La tombe de la « petite martyre de l’A10 », le 24 septembre 2012. / ALAIN JOCARD / AFP

C’est un rebondissement inattendu dans un dossier qui faisait figure de cold case depuis plus de trente ans. Les parents d’une petite fille âgée de 3 ans retrouvée mutilée dans un fossé de l’autoroute 10 (A10), près de Blois, en août 1987, ont été placés en garde à vue à Orléans, ont révélé des sources proches du dossier, jeudi 14 juin. Ils pourraient être présentés à un juge du tribunal de grande instance de Blois en vue de leur mise en examen dans la journée.

Trente ans après cette découverte, les parents de l’enfant ont été interpellés, le 12 juin, dans l’Aisne et en Seine-Saint-Denis. Désormais âgés d’une soixantaine d’années, ils ont été placés en garde à vue pour meurtre, recel de cadavre et violences habituelles sur mineur de moins de 15 ans. Les enquêteurs restent prudents sur les suites de l’enquête, mais cet épisode pourrait constituer dans tous les cas une étape importante pour lever le voile sur les circonstances du décès de la fillette.

Le frère de la fillette interpellé en 2017

C’est essentiellement à partir d’un travail sur l’ADN de l’enfant que les gendarmes, chargés du dossier, ont remonté le fil jusqu’aux parents, selon nos informations. En août 1987, la fillette avait en effet été découverte habillée, recouverte d’une couverture. Tous ces éléments matériels avaient été placés sous scellés.
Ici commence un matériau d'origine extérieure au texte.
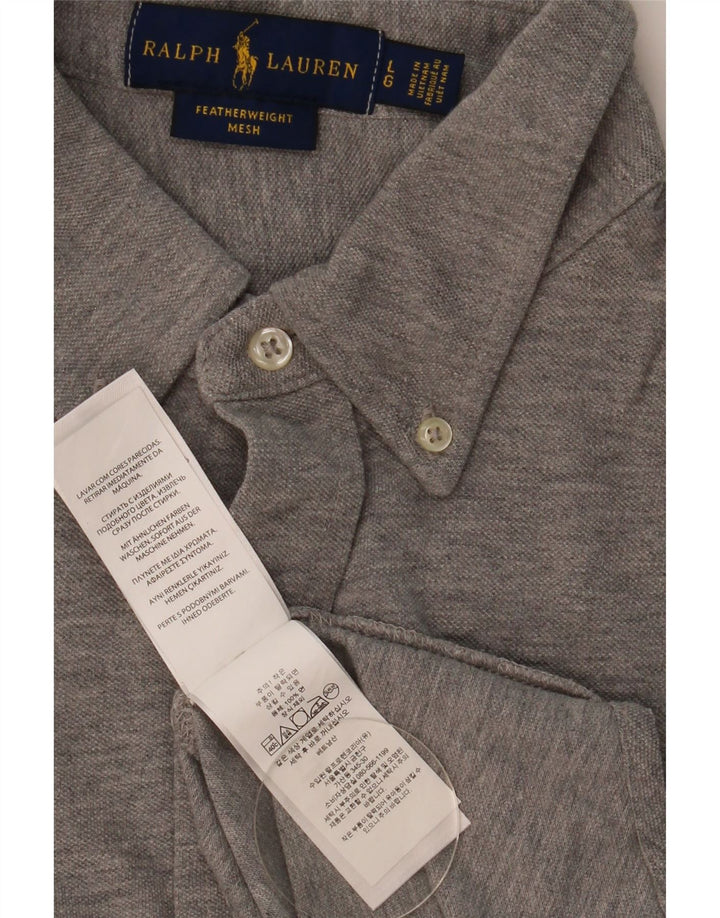 Ralph Lauren Herren-Federgewichts-Mesh-Hemd, Größe L, Grau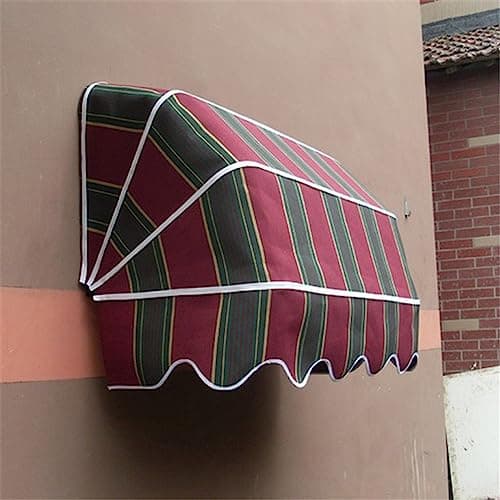 ZJKXJH Colorful Retractable Awning, Window Door Canopy Anti-UV Rainproof Windproof, Outdoor Sun Shade Cover for Patio Balcony Porch (Size : L 135cm/53in(WxH 80x80cm)) image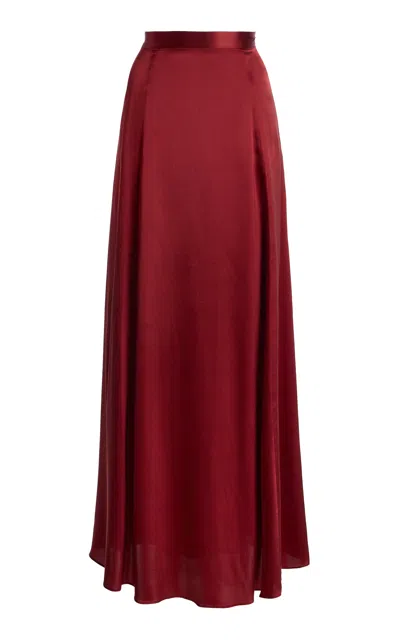 Twp Stretch-silk Maxi Skirt In Red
Les progrès techniques sur le séquençage de l’ADN ont fait le reste.

En 2008, l’ADN de l’enfant a pu être formellement identifié, et par la même occasion, celui de ses parents. A l’époque, aucune identité ne peut être adossée à ces ADN, mais tous sont enregistrés dans la base du Fichier national automatisé des empreintes génétiques (Fnaeg).

L’affaire rebondit avec l’interpellation d’un frère de la fillette dans le cadre d’une affaire de violences, à Villers-Cotterêts (Aisne), en 2016. On ne sait alors pas encore que ce jeune homme devenu majeur est le frère de la petite victime, mais son ADN est prélevé comme le veut la procédure, et lui aussi versé au Fnaeg, détaille une source proche du dossier. C’est à ce moment-là que peut enfin être accolé un nom de famille à l’enfant et de nouveaux fils sont tirés pour remonter jusqu’aux parents présumés.

Or en passant au crible les fichiers des allocations familiales, les enquêteurs réalisent que ces derniers, parents initialement de sept enfants, n’en déclarent plus que six après la mort de la fillette. Et ce, alors qu’aucun signalement pour disparition d’enfant n’a été fait de leur côté, précise la même source. Un point sensible sur lequel ils sont actuellement interrogés.

« Un cas d’anthropophagie »

Après la découverte du corps en 1987, les expertises avaient révélé que le corps de l’enfant portait des traces de brûlures dues à un fer à repasser et que les cicatrices et les plaies de morsures humaines avaient été provoquées par une petite mâchoire qui pouvait être celle d’une femme. Le juge d’instruction de Blois, chargé à l’époque du dossier, avait précisé qu’il s’agissait « pratiquement d’un cas d’anthropophagie avec prélèvement de chair ».

La gendarmerie avait, à cette occasion, lancé la plus grande diffusion judiciaire jamais entreprise en France. Près de 65 000 écoles avaient été visitées à la rentrée scolaire, et 6 000 médecins ou assistantes maternelles avaient été rencontrés pour essayer de donner un nom à cette jeune victime. Le signalement de la fillette avait été diffusé dans plus de 30 pays et sa photographie placardée dans tous les endroits publics. Elle mesurait 95 centimètres, avait les cheveux bruns bouclés et les yeux marron foncé.

En 1997, le procureur de l’époque, Etienne Daures, avait « bon espoir de pouvoir donner un nom » à cette fillette enterrée anonymement au cimetière de Suèvres (Loir-et-Cher) proche des lieux de la découverte du corps. La tombe de la fillette était régulièrement fleurie par les habitants de la commune où elle repose. Sur le monument funéraire est gravée une simple phrase : « Ici repose un ange ».